On the third hole of a playoff within the Schwab Cup Playoffs, Maggert holed out from the fairway – from 124 yards – to stun World Golf Hall of Famer Retief Goosen and capture the Schwab Cup Championship, his first Champions Tour title since 2015.
The “walk-off wedge” triggered two simultaneous celebrations. As Maggert triumphantly thrust his arms skyward and began jumping and running toward the green, Scott McCarron was back at the clubhouse hugging everyone in sight and repeatedly yelling, “Are you KIDDING me? Are you KIDDING me?"
That’s because the moment Maggert’s golf ball bounced into the cup, McCarron was crowned Schwab Cup champion in the season-long points race he had led since April.
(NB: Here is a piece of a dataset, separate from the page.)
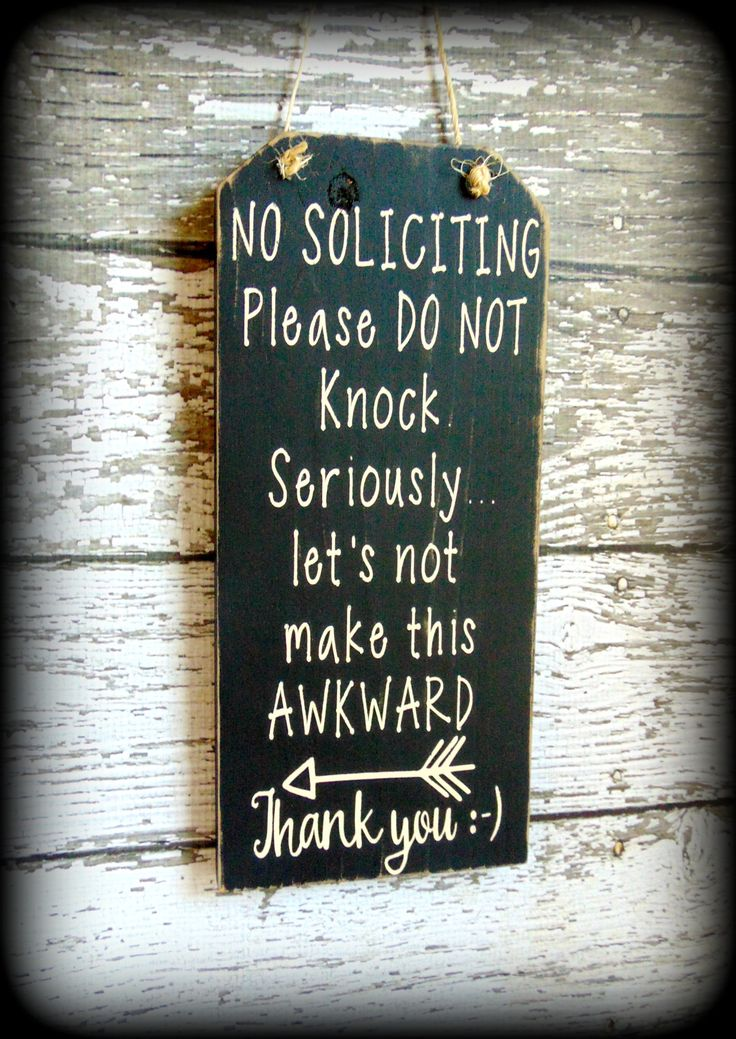 """""""No Soliciting. Please DO NOT knock. Seriously...let's not make this awkward. Thank you :-) """" This funny, rustic sign is a great way to let your visitors know of your No Soliciting policy while still"""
It was the first time in his 27-year career as a tour professional he had won $1 million (an annuity bonus for winning the Cup) in a single day – and this time, he was sipping red wine the moment he cashed in.
The closest he had ever come previously to winning $1 million, he recalled, was when he played Kevin Sutherland in the 36-hole final of the Accenture Match Play Championship at La Costa in 2002.
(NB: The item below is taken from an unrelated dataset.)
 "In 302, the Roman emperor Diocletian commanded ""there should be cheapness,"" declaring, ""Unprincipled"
“I had a 10-footer to (force) extra holes,” he recalled Sunday. “I missed it, but I hit a great putt. But that was the only chance I really had for a million bucks, and I was not sipping wine at that time.” He grinned. “So this is really special.”
What made it even more special is that it almost didn’t happen – several times, in fact.
Because McCarron didn’t play well in any of the three Playoff events (tie for 14th in Virginia, tie for 43rd in Thousand Oaks and tie for 27th in Phoenix), he needed Maggert’s help to nudge him across the finish line. In essence, everyone in the field not named Goosen, Langer, Kelly and Montgomerie was McCarron’s best-ball partner over the weekend. If anybody other than those four had won the season-ending tournament, and if Kelly had finished worse than a tie for eighth, McCarron would finally hoist the Cup, based on the PGA TOUR Champions playoff system.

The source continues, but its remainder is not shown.